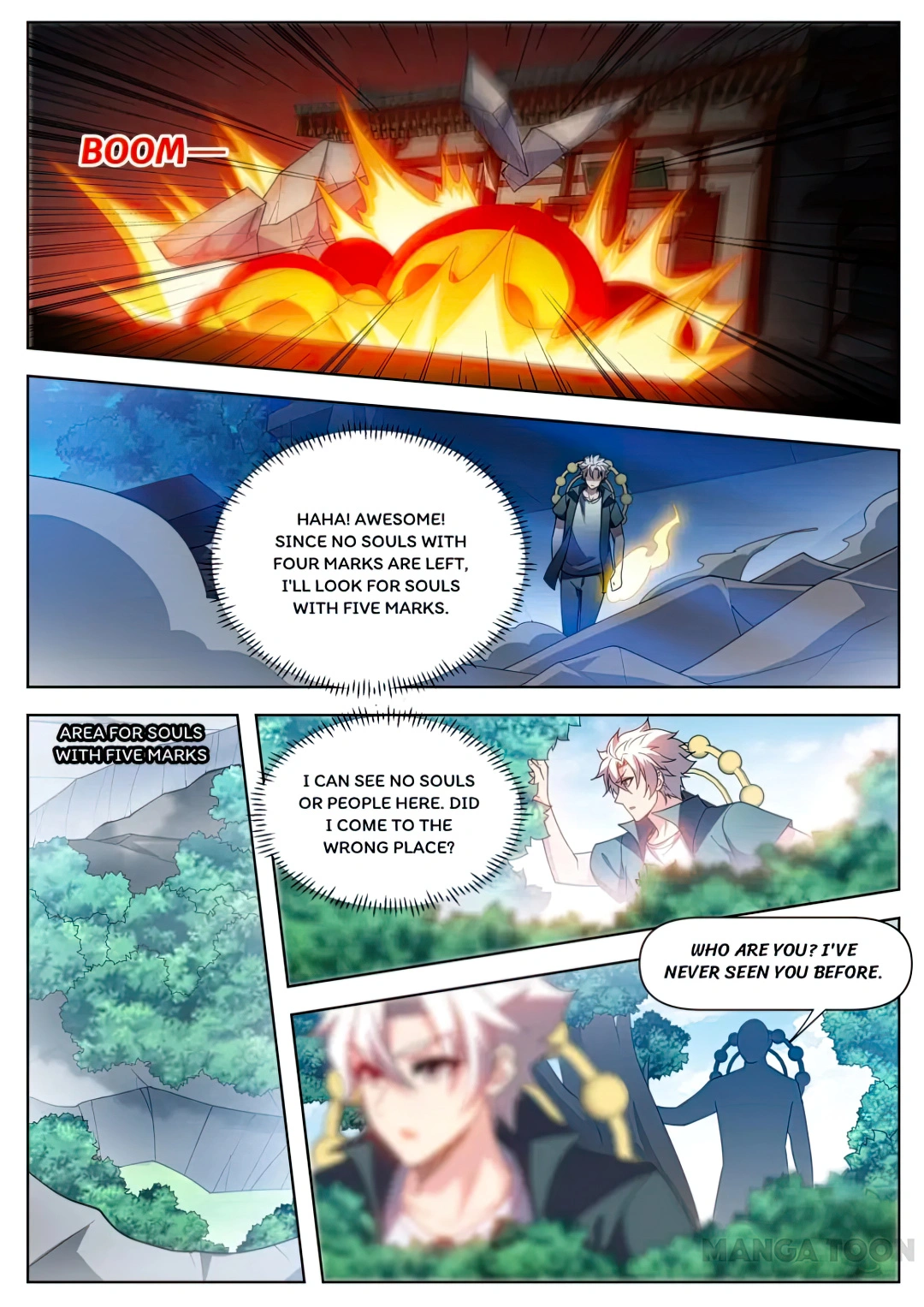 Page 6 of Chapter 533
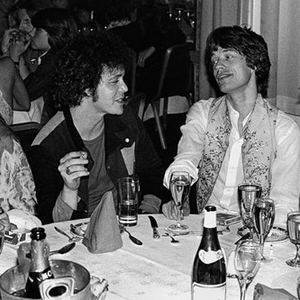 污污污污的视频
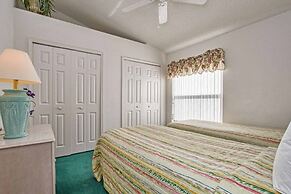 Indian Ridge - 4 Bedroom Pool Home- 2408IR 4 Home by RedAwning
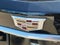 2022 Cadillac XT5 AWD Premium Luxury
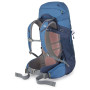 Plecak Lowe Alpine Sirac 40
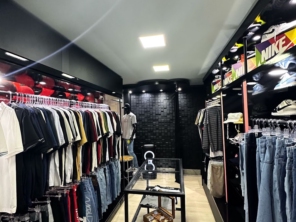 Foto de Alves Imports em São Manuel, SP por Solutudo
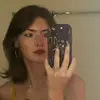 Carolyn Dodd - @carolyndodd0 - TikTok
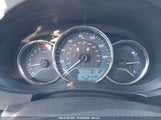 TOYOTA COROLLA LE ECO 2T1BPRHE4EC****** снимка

⁂

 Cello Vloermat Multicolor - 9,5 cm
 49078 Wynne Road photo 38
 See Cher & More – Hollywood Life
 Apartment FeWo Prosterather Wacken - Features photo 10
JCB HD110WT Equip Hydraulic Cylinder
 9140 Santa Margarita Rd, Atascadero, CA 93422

⁂

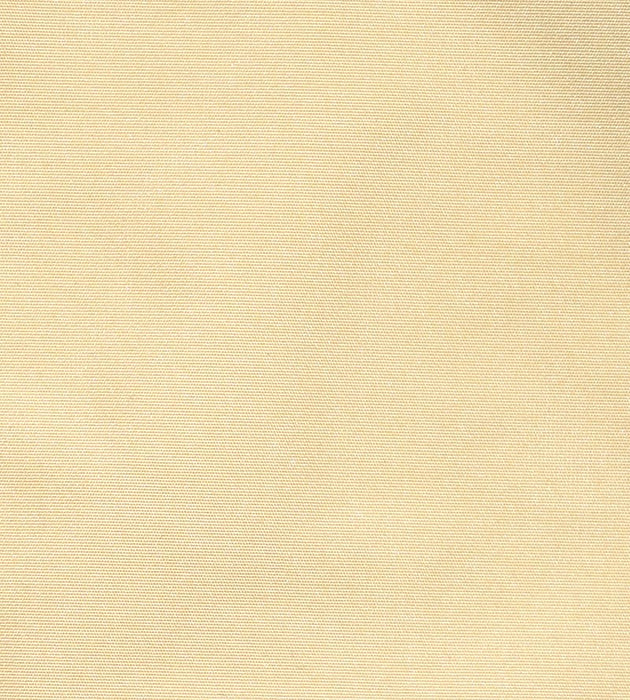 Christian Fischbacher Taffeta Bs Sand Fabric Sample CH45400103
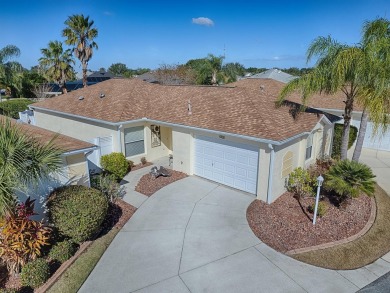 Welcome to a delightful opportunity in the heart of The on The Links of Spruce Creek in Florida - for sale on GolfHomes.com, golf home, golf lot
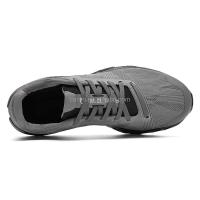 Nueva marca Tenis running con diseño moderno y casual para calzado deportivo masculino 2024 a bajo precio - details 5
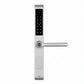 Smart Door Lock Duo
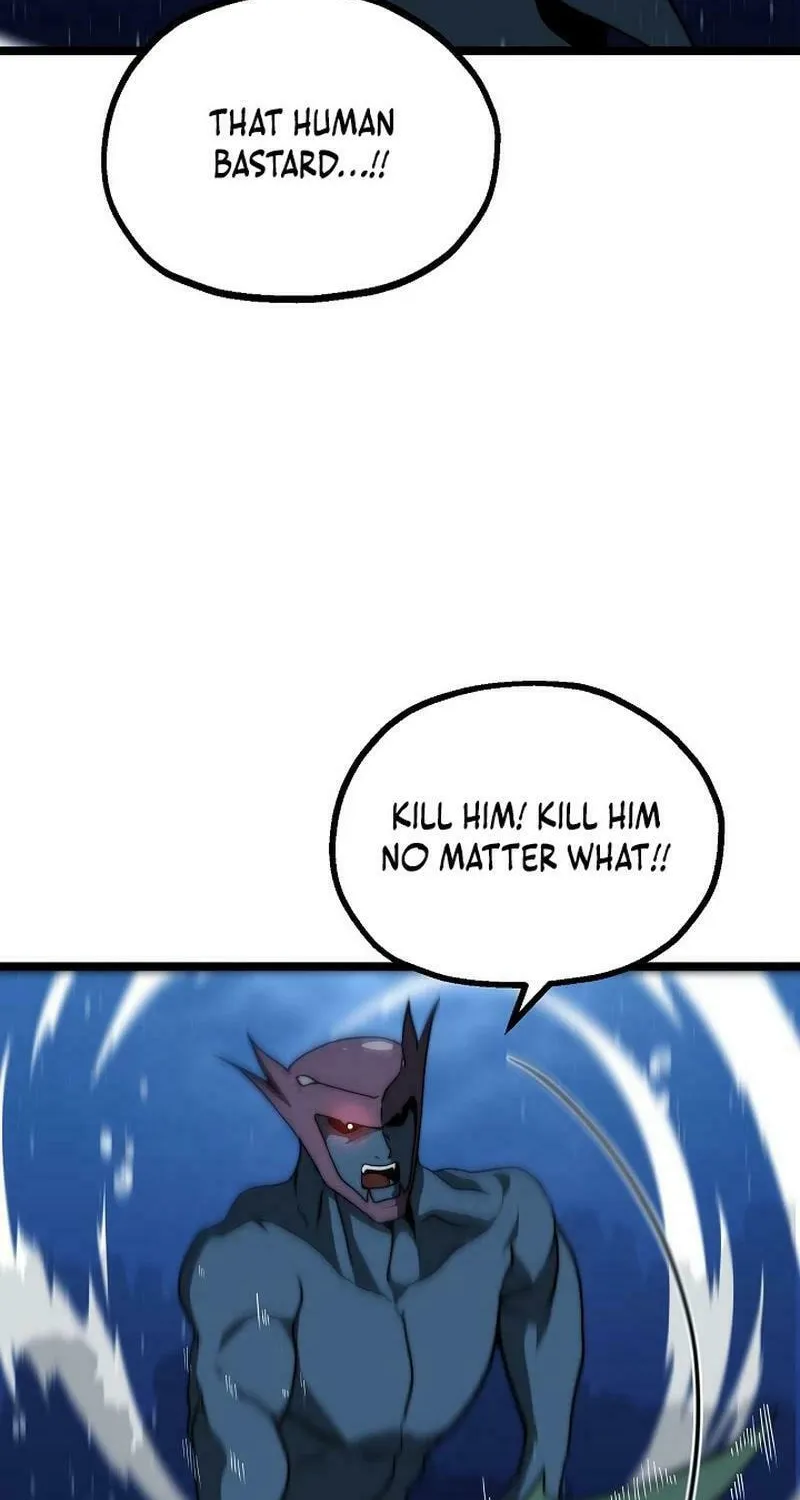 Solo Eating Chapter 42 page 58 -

⁂

• Problem:
Rewrite the entries from the line containing "Cello Vloermat Multicolor - 9,5 cm" through the line containing "9140 Santa Margarita", changing "photo" to "image" and leaving everything else as it is. Give only those lines.

• Task answer:
 Cello Vloermat Multicolor - 9,5 cm
 49078 Wynne Road image 38
 See Cher & More – Hollywood Life
 Apartment FeWo Prosterather Wacken - Features image 10
JCB HD110WT Equip Hydraulic Cylinder
 9140 Santa Margarita Rd, Atascadero, CA 93422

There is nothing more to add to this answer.